MiG-23MF '3677' was the only aircraft of this type not to be evacuated to Hama. The little technicians that remained were likely unable to repair its tail after suffering extensive damage by an ATGM hit, and decided to leave it as it would be largely useless to its captors anyway. '3677' was the third airframe to have been hit by an ATGM in Abu ad-Duhor, with every missile striking the tail of the aircraft. Of course, as both other aircraft were already inoperational when they were struck, it is also the only case where the ATGM strike achieved its goal.

A total of four MiG-21s were captured at Abu ad-Duhor (excluding the MiG-21F-13 gateguard), comprising two MiG-21MFs, one MiG-21bis and one MiG-21UM. All were inoperational for at least one and a half year, and thus unable to evacuate to Hama as well.

Seen above and below is MiG-21MF '1518', one of the more intact looking aircraft found at Abu ad-Duhor. The sole MiG-21UM can be found in the left shelter of the HAS below.

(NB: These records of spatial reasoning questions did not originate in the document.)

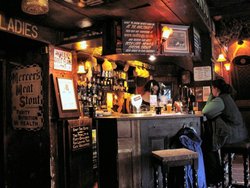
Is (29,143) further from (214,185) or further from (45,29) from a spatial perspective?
(214,185)

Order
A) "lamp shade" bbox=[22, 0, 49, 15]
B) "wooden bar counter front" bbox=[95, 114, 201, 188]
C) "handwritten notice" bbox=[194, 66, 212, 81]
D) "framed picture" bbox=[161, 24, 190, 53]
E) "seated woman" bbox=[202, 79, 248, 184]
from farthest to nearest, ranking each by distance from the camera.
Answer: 1. "handwritten notice" bbox=[194, 66, 212, 81]
2. "framed picture" bbox=[161, 24, 190, 53]
3. "seated woman" bbox=[202, 79, 248, 184]
4. "wooden bar counter front" bbox=[95, 114, 201, 188]
5. "lamp shade" bbox=[22, 0, 49, 15]

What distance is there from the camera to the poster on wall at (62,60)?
473 centimetres

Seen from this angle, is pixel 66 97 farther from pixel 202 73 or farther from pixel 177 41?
pixel 202 73

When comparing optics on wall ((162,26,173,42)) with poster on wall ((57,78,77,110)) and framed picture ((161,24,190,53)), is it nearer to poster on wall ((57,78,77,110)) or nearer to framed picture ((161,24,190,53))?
framed picture ((161,24,190,53))

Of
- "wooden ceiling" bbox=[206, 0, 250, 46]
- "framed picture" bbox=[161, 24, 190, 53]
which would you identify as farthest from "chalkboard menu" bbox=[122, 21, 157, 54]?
"wooden ceiling" bbox=[206, 0, 250, 46]

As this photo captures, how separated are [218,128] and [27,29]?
3.10 meters

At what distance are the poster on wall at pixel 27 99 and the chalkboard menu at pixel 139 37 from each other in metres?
1.42

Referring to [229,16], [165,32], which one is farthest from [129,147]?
[229,16]

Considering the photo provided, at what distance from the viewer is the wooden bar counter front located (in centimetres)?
362

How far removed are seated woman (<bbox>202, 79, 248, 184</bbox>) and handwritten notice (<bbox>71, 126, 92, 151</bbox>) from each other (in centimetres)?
198

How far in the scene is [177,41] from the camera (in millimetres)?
5113

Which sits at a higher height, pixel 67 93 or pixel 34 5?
pixel 34 5

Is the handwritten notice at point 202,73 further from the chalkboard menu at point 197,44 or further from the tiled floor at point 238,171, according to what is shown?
the tiled floor at point 238,171

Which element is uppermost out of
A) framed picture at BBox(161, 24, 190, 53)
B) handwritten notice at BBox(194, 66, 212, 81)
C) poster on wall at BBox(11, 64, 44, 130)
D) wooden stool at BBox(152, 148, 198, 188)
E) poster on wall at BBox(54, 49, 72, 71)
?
framed picture at BBox(161, 24, 190, 53)
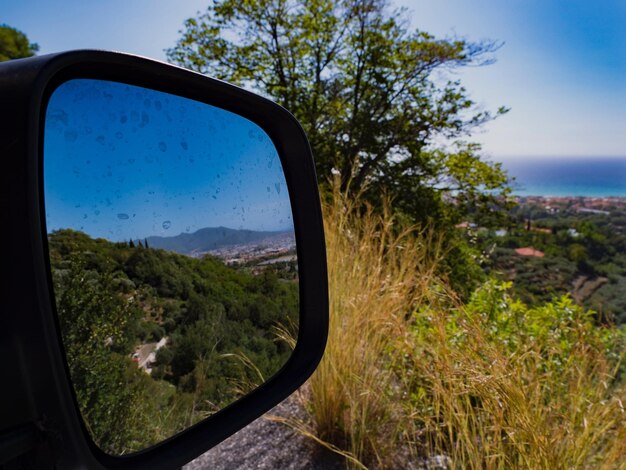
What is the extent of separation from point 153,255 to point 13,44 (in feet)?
21.0

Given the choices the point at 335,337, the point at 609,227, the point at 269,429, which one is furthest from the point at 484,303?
the point at 609,227

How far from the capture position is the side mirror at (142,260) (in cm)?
45

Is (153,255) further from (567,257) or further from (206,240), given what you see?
(567,257)

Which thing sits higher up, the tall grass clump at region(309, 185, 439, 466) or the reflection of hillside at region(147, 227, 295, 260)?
the reflection of hillside at region(147, 227, 295, 260)

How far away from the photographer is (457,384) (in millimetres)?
1881

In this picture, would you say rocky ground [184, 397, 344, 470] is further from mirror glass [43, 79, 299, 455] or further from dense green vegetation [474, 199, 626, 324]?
dense green vegetation [474, 199, 626, 324]

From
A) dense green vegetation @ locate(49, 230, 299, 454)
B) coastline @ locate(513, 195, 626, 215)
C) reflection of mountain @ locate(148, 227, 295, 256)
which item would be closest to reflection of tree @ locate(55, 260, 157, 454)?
dense green vegetation @ locate(49, 230, 299, 454)

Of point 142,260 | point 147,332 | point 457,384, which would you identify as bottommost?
point 457,384

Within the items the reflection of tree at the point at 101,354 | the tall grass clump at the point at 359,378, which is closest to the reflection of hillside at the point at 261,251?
the reflection of tree at the point at 101,354

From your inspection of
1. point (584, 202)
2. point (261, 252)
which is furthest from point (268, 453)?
point (584, 202)

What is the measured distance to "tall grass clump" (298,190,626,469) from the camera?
1.66 meters

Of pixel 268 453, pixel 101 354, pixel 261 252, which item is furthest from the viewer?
pixel 268 453

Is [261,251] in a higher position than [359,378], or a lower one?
higher

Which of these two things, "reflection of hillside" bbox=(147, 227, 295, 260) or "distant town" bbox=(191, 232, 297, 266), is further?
"distant town" bbox=(191, 232, 297, 266)
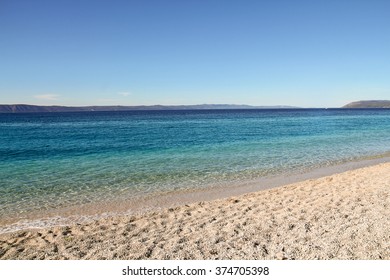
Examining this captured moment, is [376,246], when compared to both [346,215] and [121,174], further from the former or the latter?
[121,174]

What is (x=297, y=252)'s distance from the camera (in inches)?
226

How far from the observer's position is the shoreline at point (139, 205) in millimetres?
8898

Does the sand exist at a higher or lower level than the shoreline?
higher

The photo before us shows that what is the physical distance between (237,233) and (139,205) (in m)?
4.63

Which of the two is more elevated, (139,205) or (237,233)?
(237,233)

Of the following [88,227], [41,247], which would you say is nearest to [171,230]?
[88,227]

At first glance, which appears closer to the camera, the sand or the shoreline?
the sand

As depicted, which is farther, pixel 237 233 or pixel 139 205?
pixel 139 205

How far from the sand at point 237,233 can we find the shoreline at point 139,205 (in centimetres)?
72

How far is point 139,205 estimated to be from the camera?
1045 cm

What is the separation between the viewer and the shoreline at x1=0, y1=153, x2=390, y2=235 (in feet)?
29.2

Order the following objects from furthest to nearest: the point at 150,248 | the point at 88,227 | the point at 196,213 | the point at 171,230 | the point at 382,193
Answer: the point at 382,193 → the point at 196,213 → the point at 88,227 → the point at 171,230 → the point at 150,248

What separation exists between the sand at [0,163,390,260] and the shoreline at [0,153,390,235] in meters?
0.72
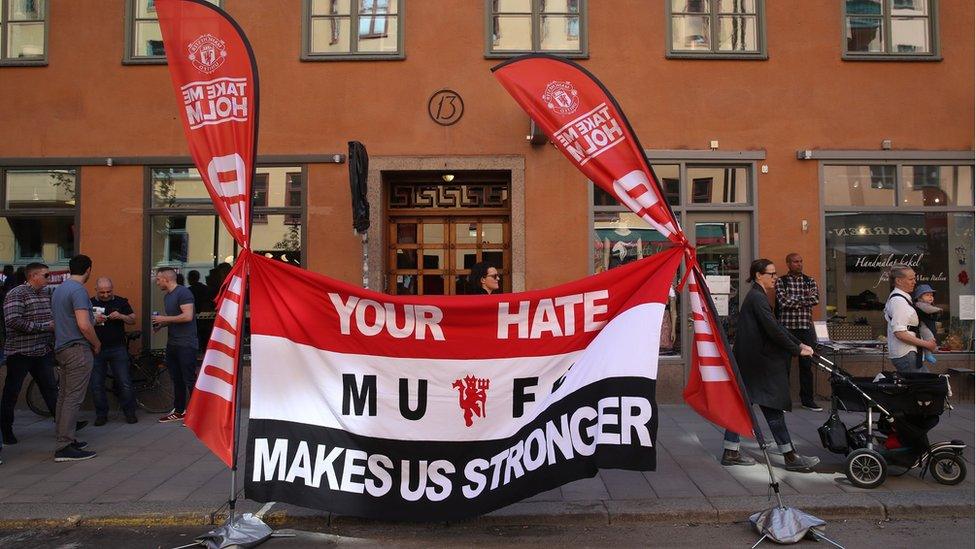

In the second picture, MiG-21MF '1942'.

The single MiG-21bis found in the other part of the HAS. All aircraft had their guns removed prior to the fall of the airbase, presumably to be used as improvised base defences or perhaps even evacuated to Hama for use in the few remaining operational MiG-21MFs and MiG-21bis'.

Two Mi-8s were also encountered, one of which, Mi-8 '1282' was fitted with a minelaying system and presumably saw use in the aerial minelayer role near Abu ad-Duhor before ending up on the local scrapyard after an irreparable mechanical defect or sustaining damage in combat. In the back, the same MiG-23MS described earlier, clearly showing its tail end scattered apart in the grass.

The other Mi-8, victim of an ATGM attack or mortar fire. The ensuing fire that consumed the airframe made sure it would never fly again. 

Despite the impressive amount of airframes found at Abu ad-Duhor, the capture of the airbase is unlikely to have any effect on the SyAAF's aerial campaign over Syria. In fact, one could argue the capture actually gives the SyAAF some much needed breathing space, considering it is now relieved of the difficult task of supplying the sizeable garrison which was stationed at Abu ad-Duhor. However, the fall of the airbase is an important reminder of the fact that survival, let alone victory, is far from secured for the Assad-regime: a fact that has not gone unnoticed to its supporters abroad.